Last time round, in 2008, this site campaigned for the full figures to be published from the ballot, including turnout. Those calls were rejected, at the time to avoid the embarrassment of revealing that several female candidates bumped to the top of the list had proved much less popular than several of their competitors.
It is very disappointing that despite the lip service that is paid to internal democracy, the importance of primaries and so on, this data has yet again not been published. I suspect there is nervousness at CCHQ that the data would reveal awkward facts about the scale to which party membership has declined, but concealing a problem is the opposite of solving it.
We will be asking again for the party to publish full turnout data and the total number of votes received by each candidate. In a democracy, party members have a right to know.
2) Were all the candidates fully committed?
As I noted yesterday, something strange happened in the results for Yorkshire and the Humber. Number Six on the regional list remains unfilled.
How could this happen when there eight candidates competing to fill six places? Well, it seems that three candidates must have turned down the places they were given by the party membership - presumably because they were too low to offer them a chance of becoming an MEP. I haven't yet spoken to Fleur Butler, Spencer Pitfield and Karl Poulsen about what happened, but the absence of all of them from the final Yorkshire list is quite bizarre.
Now, the place will be filled by someone co-opted by the Party Board - essentially meaning members have been denied a choice by those who told them they wanted to be candidates.
It's entirely possible - likely even - that candidates in other regions dropped out due to dissatisfaction, but that it was masked by a reserve being bumped up the list. That there were too many vacancies in Yorkshire for the reserves to make up the numbers is quite shocking.
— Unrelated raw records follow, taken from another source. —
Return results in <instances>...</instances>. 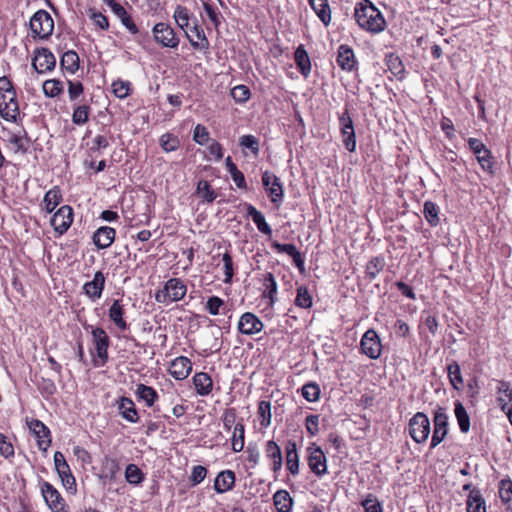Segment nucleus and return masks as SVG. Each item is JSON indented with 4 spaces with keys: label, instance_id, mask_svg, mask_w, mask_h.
<instances>
[{
    "label": "nucleus",
    "instance_id": "nucleus-4",
    "mask_svg": "<svg viewBox=\"0 0 512 512\" xmlns=\"http://www.w3.org/2000/svg\"><path fill=\"white\" fill-rule=\"evenodd\" d=\"M409 434L416 443H424L430 434V421L428 417L417 412L409 421Z\"/></svg>",
    "mask_w": 512,
    "mask_h": 512
},
{
    "label": "nucleus",
    "instance_id": "nucleus-10",
    "mask_svg": "<svg viewBox=\"0 0 512 512\" xmlns=\"http://www.w3.org/2000/svg\"><path fill=\"white\" fill-rule=\"evenodd\" d=\"M434 431L432 434L430 448L438 446L446 437L448 432V416L445 413L444 408L439 407L433 418Z\"/></svg>",
    "mask_w": 512,
    "mask_h": 512
},
{
    "label": "nucleus",
    "instance_id": "nucleus-1",
    "mask_svg": "<svg viewBox=\"0 0 512 512\" xmlns=\"http://www.w3.org/2000/svg\"><path fill=\"white\" fill-rule=\"evenodd\" d=\"M355 19L360 28L371 32H382L386 21L382 13L369 0H362L355 8Z\"/></svg>",
    "mask_w": 512,
    "mask_h": 512
},
{
    "label": "nucleus",
    "instance_id": "nucleus-25",
    "mask_svg": "<svg viewBox=\"0 0 512 512\" xmlns=\"http://www.w3.org/2000/svg\"><path fill=\"white\" fill-rule=\"evenodd\" d=\"M235 473L231 470L221 471L214 481V489L217 493L222 494L234 487Z\"/></svg>",
    "mask_w": 512,
    "mask_h": 512
},
{
    "label": "nucleus",
    "instance_id": "nucleus-43",
    "mask_svg": "<svg viewBox=\"0 0 512 512\" xmlns=\"http://www.w3.org/2000/svg\"><path fill=\"white\" fill-rule=\"evenodd\" d=\"M423 214H424V217H425L426 221L431 226L434 227V226H437L439 224L440 218H439L438 207L433 202L426 201L424 203Z\"/></svg>",
    "mask_w": 512,
    "mask_h": 512
},
{
    "label": "nucleus",
    "instance_id": "nucleus-18",
    "mask_svg": "<svg viewBox=\"0 0 512 512\" xmlns=\"http://www.w3.org/2000/svg\"><path fill=\"white\" fill-rule=\"evenodd\" d=\"M41 492L46 504L54 512H60L65 506V502L60 493L49 482H43Z\"/></svg>",
    "mask_w": 512,
    "mask_h": 512
},
{
    "label": "nucleus",
    "instance_id": "nucleus-29",
    "mask_svg": "<svg viewBox=\"0 0 512 512\" xmlns=\"http://www.w3.org/2000/svg\"><path fill=\"white\" fill-rule=\"evenodd\" d=\"M466 511L486 512V502L478 488L472 489L469 493L466 500Z\"/></svg>",
    "mask_w": 512,
    "mask_h": 512
},
{
    "label": "nucleus",
    "instance_id": "nucleus-41",
    "mask_svg": "<svg viewBox=\"0 0 512 512\" xmlns=\"http://www.w3.org/2000/svg\"><path fill=\"white\" fill-rule=\"evenodd\" d=\"M225 165L227 171L230 173L233 181L237 185L238 188L243 189L246 188V181L244 174L237 168V166L233 163L230 156L225 159Z\"/></svg>",
    "mask_w": 512,
    "mask_h": 512
},
{
    "label": "nucleus",
    "instance_id": "nucleus-35",
    "mask_svg": "<svg viewBox=\"0 0 512 512\" xmlns=\"http://www.w3.org/2000/svg\"><path fill=\"white\" fill-rule=\"evenodd\" d=\"M273 501L278 512H290L292 509L293 499L286 490H278Z\"/></svg>",
    "mask_w": 512,
    "mask_h": 512
},
{
    "label": "nucleus",
    "instance_id": "nucleus-26",
    "mask_svg": "<svg viewBox=\"0 0 512 512\" xmlns=\"http://www.w3.org/2000/svg\"><path fill=\"white\" fill-rule=\"evenodd\" d=\"M125 309L120 300H114L109 308V319L122 331L128 328V324L124 319Z\"/></svg>",
    "mask_w": 512,
    "mask_h": 512
},
{
    "label": "nucleus",
    "instance_id": "nucleus-57",
    "mask_svg": "<svg viewBox=\"0 0 512 512\" xmlns=\"http://www.w3.org/2000/svg\"><path fill=\"white\" fill-rule=\"evenodd\" d=\"M499 495L501 500L506 503H512V481L502 480L499 487Z\"/></svg>",
    "mask_w": 512,
    "mask_h": 512
},
{
    "label": "nucleus",
    "instance_id": "nucleus-11",
    "mask_svg": "<svg viewBox=\"0 0 512 512\" xmlns=\"http://www.w3.org/2000/svg\"><path fill=\"white\" fill-rule=\"evenodd\" d=\"M307 451L310 470L318 477L324 476L327 473V459L323 450L313 443L307 448Z\"/></svg>",
    "mask_w": 512,
    "mask_h": 512
},
{
    "label": "nucleus",
    "instance_id": "nucleus-56",
    "mask_svg": "<svg viewBox=\"0 0 512 512\" xmlns=\"http://www.w3.org/2000/svg\"><path fill=\"white\" fill-rule=\"evenodd\" d=\"M197 191L207 202H213L216 198L214 190L206 180H201L198 183Z\"/></svg>",
    "mask_w": 512,
    "mask_h": 512
},
{
    "label": "nucleus",
    "instance_id": "nucleus-32",
    "mask_svg": "<svg viewBox=\"0 0 512 512\" xmlns=\"http://www.w3.org/2000/svg\"><path fill=\"white\" fill-rule=\"evenodd\" d=\"M193 384L196 392L201 396H206L212 391L213 381L205 372L196 373L193 376Z\"/></svg>",
    "mask_w": 512,
    "mask_h": 512
},
{
    "label": "nucleus",
    "instance_id": "nucleus-64",
    "mask_svg": "<svg viewBox=\"0 0 512 512\" xmlns=\"http://www.w3.org/2000/svg\"><path fill=\"white\" fill-rule=\"evenodd\" d=\"M498 397L501 396L506 399V402L512 404V387L506 381H499L497 386Z\"/></svg>",
    "mask_w": 512,
    "mask_h": 512
},
{
    "label": "nucleus",
    "instance_id": "nucleus-62",
    "mask_svg": "<svg viewBox=\"0 0 512 512\" xmlns=\"http://www.w3.org/2000/svg\"><path fill=\"white\" fill-rule=\"evenodd\" d=\"M305 426L311 436H315L319 432V415L310 414L305 419Z\"/></svg>",
    "mask_w": 512,
    "mask_h": 512
},
{
    "label": "nucleus",
    "instance_id": "nucleus-33",
    "mask_svg": "<svg viewBox=\"0 0 512 512\" xmlns=\"http://www.w3.org/2000/svg\"><path fill=\"white\" fill-rule=\"evenodd\" d=\"M295 63L301 74L307 77L311 72L310 58L303 45H300L294 53Z\"/></svg>",
    "mask_w": 512,
    "mask_h": 512
},
{
    "label": "nucleus",
    "instance_id": "nucleus-36",
    "mask_svg": "<svg viewBox=\"0 0 512 512\" xmlns=\"http://www.w3.org/2000/svg\"><path fill=\"white\" fill-rule=\"evenodd\" d=\"M136 395L140 400H143L148 407H152L158 399L156 390L144 384H138L136 387Z\"/></svg>",
    "mask_w": 512,
    "mask_h": 512
},
{
    "label": "nucleus",
    "instance_id": "nucleus-53",
    "mask_svg": "<svg viewBox=\"0 0 512 512\" xmlns=\"http://www.w3.org/2000/svg\"><path fill=\"white\" fill-rule=\"evenodd\" d=\"M258 415L261 418V426L268 427L271 424V403L269 401L263 400L259 402Z\"/></svg>",
    "mask_w": 512,
    "mask_h": 512
},
{
    "label": "nucleus",
    "instance_id": "nucleus-61",
    "mask_svg": "<svg viewBox=\"0 0 512 512\" xmlns=\"http://www.w3.org/2000/svg\"><path fill=\"white\" fill-rule=\"evenodd\" d=\"M240 146L251 149L255 155L259 152V141L253 135H243L240 138Z\"/></svg>",
    "mask_w": 512,
    "mask_h": 512
},
{
    "label": "nucleus",
    "instance_id": "nucleus-17",
    "mask_svg": "<svg viewBox=\"0 0 512 512\" xmlns=\"http://www.w3.org/2000/svg\"><path fill=\"white\" fill-rule=\"evenodd\" d=\"M264 328L263 322L251 312L244 313L238 322V330L240 333L252 336L261 332Z\"/></svg>",
    "mask_w": 512,
    "mask_h": 512
},
{
    "label": "nucleus",
    "instance_id": "nucleus-51",
    "mask_svg": "<svg viewBox=\"0 0 512 512\" xmlns=\"http://www.w3.org/2000/svg\"><path fill=\"white\" fill-rule=\"evenodd\" d=\"M125 478L130 484L137 485L143 481L144 475L137 465L129 464L125 469Z\"/></svg>",
    "mask_w": 512,
    "mask_h": 512
},
{
    "label": "nucleus",
    "instance_id": "nucleus-7",
    "mask_svg": "<svg viewBox=\"0 0 512 512\" xmlns=\"http://www.w3.org/2000/svg\"><path fill=\"white\" fill-rule=\"evenodd\" d=\"M0 116L16 124L21 121L16 94H3L0 99Z\"/></svg>",
    "mask_w": 512,
    "mask_h": 512
},
{
    "label": "nucleus",
    "instance_id": "nucleus-45",
    "mask_svg": "<svg viewBox=\"0 0 512 512\" xmlns=\"http://www.w3.org/2000/svg\"><path fill=\"white\" fill-rule=\"evenodd\" d=\"M245 428L242 423H237L234 426L233 436H232V450L234 452H240L244 448V436Z\"/></svg>",
    "mask_w": 512,
    "mask_h": 512
},
{
    "label": "nucleus",
    "instance_id": "nucleus-20",
    "mask_svg": "<svg viewBox=\"0 0 512 512\" xmlns=\"http://www.w3.org/2000/svg\"><path fill=\"white\" fill-rule=\"evenodd\" d=\"M192 371L190 359L184 356L174 359L169 366L170 375L176 380L186 379Z\"/></svg>",
    "mask_w": 512,
    "mask_h": 512
},
{
    "label": "nucleus",
    "instance_id": "nucleus-60",
    "mask_svg": "<svg viewBox=\"0 0 512 512\" xmlns=\"http://www.w3.org/2000/svg\"><path fill=\"white\" fill-rule=\"evenodd\" d=\"M231 95L235 101L243 103L249 99L250 91L245 85H238L231 90Z\"/></svg>",
    "mask_w": 512,
    "mask_h": 512
},
{
    "label": "nucleus",
    "instance_id": "nucleus-34",
    "mask_svg": "<svg viewBox=\"0 0 512 512\" xmlns=\"http://www.w3.org/2000/svg\"><path fill=\"white\" fill-rule=\"evenodd\" d=\"M447 374L449 382L455 390L460 391L463 388L464 380L461 373L460 365L457 361H451L447 365Z\"/></svg>",
    "mask_w": 512,
    "mask_h": 512
},
{
    "label": "nucleus",
    "instance_id": "nucleus-15",
    "mask_svg": "<svg viewBox=\"0 0 512 512\" xmlns=\"http://www.w3.org/2000/svg\"><path fill=\"white\" fill-rule=\"evenodd\" d=\"M73 222V210L70 206L60 207L51 218V225L59 234L65 233Z\"/></svg>",
    "mask_w": 512,
    "mask_h": 512
},
{
    "label": "nucleus",
    "instance_id": "nucleus-24",
    "mask_svg": "<svg viewBox=\"0 0 512 512\" xmlns=\"http://www.w3.org/2000/svg\"><path fill=\"white\" fill-rule=\"evenodd\" d=\"M116 231L112 227L104 226L96 230L93 242L99 249L108 248L115 239Z\"/></svg>",
    "mask_w": 512,
    "mask_h": 512
},
{
    "label": "nucleus",
    "instance_id": "nucleus-12",
    "mask_svg": "<svg viewBox=\"0 0 512 512\" xmlns=\"http://www.w3.org/2000/svg\"><path fill=\"white\" fill-rule=\"evenodd\" d=\"M469 148L476 155L483 170L493 173V163L490 150L477 138L468 139Z\"/></svg>",
    "mask_w": 512,
    "mask_h": 512
},
{
    "label": "nucleus",
    "instance_id": "nucleus-47",
    "mask_svg": "<svg viewBox=\"0 0 512 512\" xmlns=\"http://www.w3.org/2000/svg\"><path fill=\"white\" fill-rule=\"evenodd\" d=\"M43 92L47 97H57L63 92V83L58 79L46 80L43 83Z\"/></svg>",
    "mask_w": 512,
    "mask_h": 512
},
{
    "label": "nucleus",
    "instance_id": "nucleus-9",
    "mask_svg": "<svg viewBox=\"0 0 512 512\" xmlns=\"http://www.w3.org/2000/svg\"><path fill=\"white\" fill-rule=\"evenodd\" d=\"M262 184L267 190L271 202L278 207L284 197L280 179L274 173L265 171L262 175Z\"/></svg>",
    "mask_w": 512,
    "mask_h": 512
},
{
    "label": "nucleus",
    "instance_id": "nucleus-48",
    "mask_svg": "<svg viewBox=\"0 0 512 512\" xmlns=\"http://www.w3.org/2000/svg\"><path fill=\"white\" fill-rule=\"evenodd\" d=\"M294 303L297 307L303 309H308L312 306V296L310 295L307 287L299 286L297 288V295Z\"/></svg>",
    "mask_w": 512,
    "mask_h": 512
},
{
    "label": "nucleus",
    "instance_id": "nucleus-42",
    "mask_svg": "<svg viewBox=\"0 0 512 512\" xmlns=\"http://www.w3.org/2000/svg\"><path fill=\"white\" fill-rule=\"evenodd\" d=\"M177 25L185 32L190 27V14L186 7L178 5L173 15Z\"/></svg>",
    "mask_w": 512,
    "mask_h": 512
},
{
    "label": "nucleus",
    "instance_id": "nucleus-23",
    "mask_svg": "<svg viewBox=\"0 0 512 512\" xmlns=\"http://www.w3.org/2000/svg\"><path fill=\"white\" fill-rule=\"evenodd\" d=\"M271 247L278 253H286L289 255L293 259V262L299 271L301 273L304 272V258L294 244H281L277 241H274L271 244Z\"/></svg>",
    "mask_w": 512,
    "mask_h": 512
},
{
    "label": "nucleus",
    "instance_id": "nucleus-13",
    "mask_svg": "<svg viewBox=\"0 0 512 512\" xmlns=\"http://www.w3.org/2000/svg\"><path fill=\"white\" fill-rule=\"evenodd\" d=\"M341 125V134L343 137V144L349 152H354L356 149V136L353 126V121L349 115L348 110L342 113L339 117Z\"/></svg>",
    "mask_w": 512,
    "mask_h": 512
},
{
    "label": "nucleus",
    "instance_id": "nucleus-46",
    "mask_svg": "<svg viewBox=\"0 0 512 512\" xmlns=\"http://www.w3.org/2000/svg\"><path fill=\"white\" fill-rule=\"evenodd\" d=\"M159 144L164 151L172 152L180 147V140L172 133H165L160 137Z\"/></svg>",
    "mask_w": 512,
    "mask_h": 512
},
{
    "label": "nucleus",
    "instance_id": "nucleus-27",
    "mask_svg": "<svg viewBox=\"0 0 512 512\" xmlns=\"http://www.w3.org/2000/svg\"><path fill=\"white\" fill-rule=\"evenodd\" d=\"M337 63L343 69L352 71L356 65L353 50L348 45H340L337 54Z\"/></svg>",
    "mask_w": 512,
    "mask_h": 512
},
{
    "label": "nucleus",
    "instance_id": "nucleus-37",
    "mask_svg": "<svg viewBox=\"0 0 512 512\" xmlns=\"http://www.w3.org/2000/svg\"><path fill=\"white\" fill-rule=\"evenodd\" d=\"M454 413L462 433H468L470 430V417L460 401L455 402Z\"/></svg>",
    "mask_w": 512,
    "mask_h": 512
},
{
    "label": "nucleus",
    "instance_id": "nucleus-5",
    "mask_svg": "<svg viewBox=\"0 0 512 512\" xmlns=\"http://www.w3.org/2000/svg\"><path fill=\"white\" fill-rule=\"evenodd\" d=\"M186 285L178 278L169 279L165 286L162 294L156 295V301L159 303L166 302V298L175 302L181 300L186 294Z\"/></svg>",
    "mask_w": 512,
    "mask_h": 512
},
{
    "label": "nucleus",
    "instance_id": "nucleus-59",
    "mask_svg": "<svg viewBox=\"0 0 512 512\" xmlns=\"http://www.w3.org/2000/svg\"><path fill=\"white\" fill-rule=\"evenodd\" d=\"M362 506L365 512H383L380 502L375 496L371 494H369L367 498L362 501Z\"/></svg>",
    "mask_w": 512,
    "mask_h": 512
},
{
    "label": "nucleus",
    "instance_id": "nucleus-21",
    "mask_svg": "<svg viewBox=\"0 0 512 512\" xmlns=\"http://www.w3.org/2000/svg\"><path fill=\"white\" fill-rule=\"evenodd\" d=\"M105 286V276L101 271H97L91 281L83 286L85 294L91 299H99L102 295Z\"/></svg>",
    "mask_w": 512,
    "mask_h": 512
},
{
    "label": "nucleus",
    "instance_id": "nucleus-19",
    "mask_svg": "<svg viewBox=\"0 0 512 512\" xmlns=\"http://www.w3.org/2000/svg\"><path fill=\"white\" fill-rule=\"evenodd\" d=\"M30 431L37 439L40 450L46 451L51 444L50 431L40 420L34 419L28 423Z\"/></svg>",
    "mask_w": 512,
    "mask_h": 512
},
{
    "label": "nucleus",
    "instance_id": "nucleus-8",
    "mask_svg": "<svg viewBox=\"0 0 512 512\" xmlns=\"http://www.w3.org/2000/svg\"><path fill=\"white\" fill-rule=\"evenodd\" d=\"M152 33L154 40L163 47L176 48L179 44V39L173 28L166 23L155 24Z\"/></svg>",
    "mask_w": 512,
    "mask_h": 512
},
{
    "label": "nucleus",
    "instance_id": "nucleus-50",
    "mask_svg": "<svg viewBox=\"0 0 512 512\" xmlns=\"http://www.w3.org/2000/svg\"><path fill=\"white\" fill-rule=\"evenodd\" d=\"M302 396L308 402H316L320 398V387L315 382L306 383L302 387Z\"/></svg>",
    "mask_w": 512,
    "mask_h": 512
},
{
    "label": "nucleus",
    "instance_id": "nucleus-28",
    "mask_svg": "<svg viewBox=\"0 0 512 512\" xmlns=\"http://www.w3.org/2000/svg\"><path fill=\"white\" fill-rule=\"evenodd\" d=\"M118 410L125 420L131 423L138 422V412L136 410L134 402L130 398L121 397L118 401Z\"/></svg>",
    "mask_w": 512,
    "mask_h": 512
},
{
    "label": "nucleus",
    "instance_id": "nucleus-2",
    "mask_svg": "<svg viewBox=\"0 0 512 512\" xmlns=\"http://www.w3.org/2000/svg\"><path fill=\"white\" fill-rule=\"evenodd\" d=\"M32 36L47 39L54 30V21L46 10H38L29 22Z\"/></svg>",
    "mask_w": 512,
    "mask_h": 512
},
{
    "label": "nucleus",
    "instance_id": "nucleus-38",
    "mask_svg": "<svg viewBox=\"0 0 512 512\" xmlns=\"http://www.w3.org/2000/svg\"><path fill=\"white\" fill-rule=\"evenodd\" d=\"M60 65L69 73L74 74L79 68L78 54L73 50L66 51L61 57Z\"/></svg>",
    "mask_w": 512,
    "mask_h": 512
},
{
    "label": "nucleus",
    "instance_id": "nucleus-31",
    "mask_svg": "<svg viewBox=\"0 0 512 512\" xmlns=\"http://www.w3.org/2000/svg\"><path fill=\"white\" fill-rule=\"evenodd\" d=\"M246 209L247 215L252 218L258 230L264 235L271 236L272 229L266 222L264 215L251 204H247Z\"/></svg>",
    "mask_w": 512,
    "mask_h": 512
},
{
    "label": "nucleus",
    "instance_id": "nucleus-54",
    "mask_svg": "<svg viewBox=\"0 0 512 512\" xmlns=\"http://www.w3.org/2000/svg\"><path fill=\"white\" fill-rule=\"evenodd\" d=\"M263 284L266 287L270 302L273 304L276 301L277 283L272 273L267 272L264 275Z\"/></svg>",
    "mask_w": 512,
    "mask_h": 512
},
{
    "label": "nucleus",
    "instance_id": "nucleus-52",
    "mask_svg": "<svg viewBox=\"0 0 512 512\" xmlns=\"http://www.w3.org/2000/svg\"><path fill=\"white\" fill-rule=\"evenodd\" d=\"M90 107L88 105H78L72 114V121L76 125H84L89 120Z\"/></svg>",
    "mask_w": 512,
    "mask_h": 512
},
{
    "label": "nucleus",
    "instance_id": "nucleus-6",
    "mask_svg": "<svg viewBox=\"0 0 512 512\" xmlns=\"http://www.w3.org/2000/svg\"><path fill=\"white\" fill-rule=\"evenodd\" d=\"M360 347L362 353L370 359H378L381 356V341L374 329H369L363 334Z\"/></svg>",
    "mask_w": 512,
    "mask_h": 512
},
{
    "label": "nucleus",
    "instance_id": "nucleus-14",
    "mask_svg": "<svg viewBox=\"0 0 512 512\" xmlns=\"http://www.w3.org/2000/svg\"><path fill=\"white\" fill-rule=\"evenodd\" d=\"M56 58L47 48L37 49L32 59V67L37 73H44L55 68Z\"/></svg>",
    "mask_w": 512,
    "mask_h": 512
},
{
    "label": "nucleus",
    "instance_id": "nucleus-22",
    "mask_svg": "<svg viewBox=\"0 0 512 512\" xmlns=\"http://www.w3.org/2000/svg\"><path fill=\"white\" fill-rule=\"evenodd\" d=\"M185 34L194 49H207L209 47V41L205 36L202 27L194 23L192 26L185 30Z\"/></svg>",
    "mask_w": 512,
    "mask_h": 512
},
{
    "label": "nucleus",
    "instance_id": "nucleus-55",
    "mask_svg": "<svg viewBox=\"0 0 512 512\" xmlns=\"http://www.w3.org/2000/svg\"><path fill=\"white\" fill-rule=\"evenodd\" d=\"M130 86L128 81L117 80L112 83V91L117 98L124 99L130 94Z\"/></svg>",
    "mask_w": 512,
    "mask_h": 512
},
{
    "label": "nucleus",
    "instance_id": "nucleus-44",
    "mask_svg": "<svg viewBox=\"0 0 512 512\" xmlns=\"http://www.w3.org/2000/svg\"><path fill=\"white\" fill-rule=\"evenodd\" d=\"M56 471L58 473L59 478L61 479L63 486L67 490L75 491L76 490V481H75L74 476L71 473L69 465L66 464L64 466V468L59 467L56 469Z\"/></svg>",
    "mask_w": 512,
    "mask_h": 512
},
{
    "label": "nucleus",
    "instance_id": "nucleus-40",
    "mask_svg": "<svg viewBox=\"0 0 512 512\" xmlns=\"http://www.w3.org/2000/svg\"><path fill=\"white\" fill-rule=\"evenodd\" d=\"M315 11L319 19L325 26H328L331 22V10L327 0H316L315 5L311 6Z\"/></svg>",
    "mask_w": 512,
    "mask_h": 512
},
{
    "label": "nucleus",
    "instance_id": "nucleus-30",
    "mask_svg": "<svg viewBox=\"0 0 512 512\" xmlns=\"http://www.w3.org/2000/svg\"><path fill=\"white\" fill-rule=\"evenodd\" d=\"M286 450V467L292 475L299 473V456L297 453V445L294 441H288Z\"/></svg>",
    "mask_w": 512,
    "mask_h": 512
},
{
    "label": "nucleus",
    "instance_id": "nucleus-39",
    "mask_svg": "<svg viewBox=\"0 0 512 512\" xmlns=\"http://www.w3.org/2000/svg\"><path fill=\"white\" fill-rule=\"evenodd\" d=\"M62 195L59 187L55 186L46 192L43 203L47 213H51L61 202Z\"/></svg>",
    "mask_w": 512,
    "mask_h": 512
},
{
    "label": "nucleus",
    "instance_id": "nucleus-3",
    "mask_svg": "<svg viewBox=\"0 0 512 512\" xmlns=\"http://www.w3.org/2000/svg\"><path fill=\"white\" fill-rule=\"evenodd\" d=\"M1 132L2 135L0 138L3 142L11 146V149L15 154H25L27 152L29 147V138L27 131L23 127H18L14 130L2 127Z\"/></svg>",
    "mask_w": 512,
    "mask_h": 512
},
{
    "label": "nucleus",
    "instance_id": "nucleus-16",
    "mask_svg": "<svg viewBox=\"0 0 512 512\" xmlns=\"http://www.w3.org/2000/svg\"><path fill=\"white\" fill-rule=\"evenodd\" d=\"M93 338V345L96 350L98 358L105 364L108 360V348L110 345V339L106 331L101 327L93 328L91 331Z\"/></svg>",
    "mask_w": 512,
    "mask_h": 512
},
{
    "label": "nucleus",
    "instance_id": "nucleus-49",
    "mask_svg": "<svg viewBox=\"0 0 512 512\" xmlns=\"http://www.w3.org/2000/svg\"><path fill=\"white\" fill-rule=\"evenodd\" d=\"M385 260L383 257H374L366 265V274L370 279H375L383 270Z\"/></svg>",
    "mask_w": 512,
    "mask_h": 512
},
{
    "label": "nucleus",
    "instance_id": "nucleus-63",
    "mask_svg": "<svg viewBox=\"0 0 512 512\" xmlns=\"http://www.w3.org/2000/svg\"><path fill=\"white\" fill-rule=\"evenodd\" d=\"M224 305V301L217 297L212 296L207 300L206 309L211 315H218L220 313V308Z\"/></svg>",
    "mask_w": 512,
    "mask_h": 512
},
{
    "label": "nucleus",
    "instance_id": "nucleus-58",
    "mask_svg": "<svg viewBox=\"0 0 512 512\" xmlns=\"http://www.w3.org/2000/svg\"><path fill=\"white\" fill-rule=\"evenodd\" d=\"M193 140L199 145L206 144L209 140L207 128L201 124H197L193 131Z\"/></svg>",
    "mask_w": 512,
    "mask_h": 512
}]
</instances>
A quirk of party rules means that if you are standing in the European elections, you cannot also become a Prospective Parliamentary Candidate. One can follow the thought process of a candidate who is offered a choice between a no-hope position on the Euro list and a roll of the dice seeking a Parliamentary nomination, but choosing self-interest over the greater good is quite shameful.
Those candidates who have accepted low places on the list should be praised - they will flog around campaigning for the next year with no hope of reward, a great example to rebut the lazy assumption that everyone in politics is out for themselves. They should also be able to stand for Westminster if they so wish, as punishing them for doing the right thing is unfair.
Those candidates who refused to do such essential but unglamorous work should find their search for a nomination elsewhere harder as a result - is there a system to ensure their decision is noted by associations assessing their applications?
The question remains, why were such individuals put forward as candidates in the first place? Honour should be enough to ensure that candidates do not simply bail out when they don't get what they want, but the candidate assessment process should also try to prevent such incidents occurring in the first place.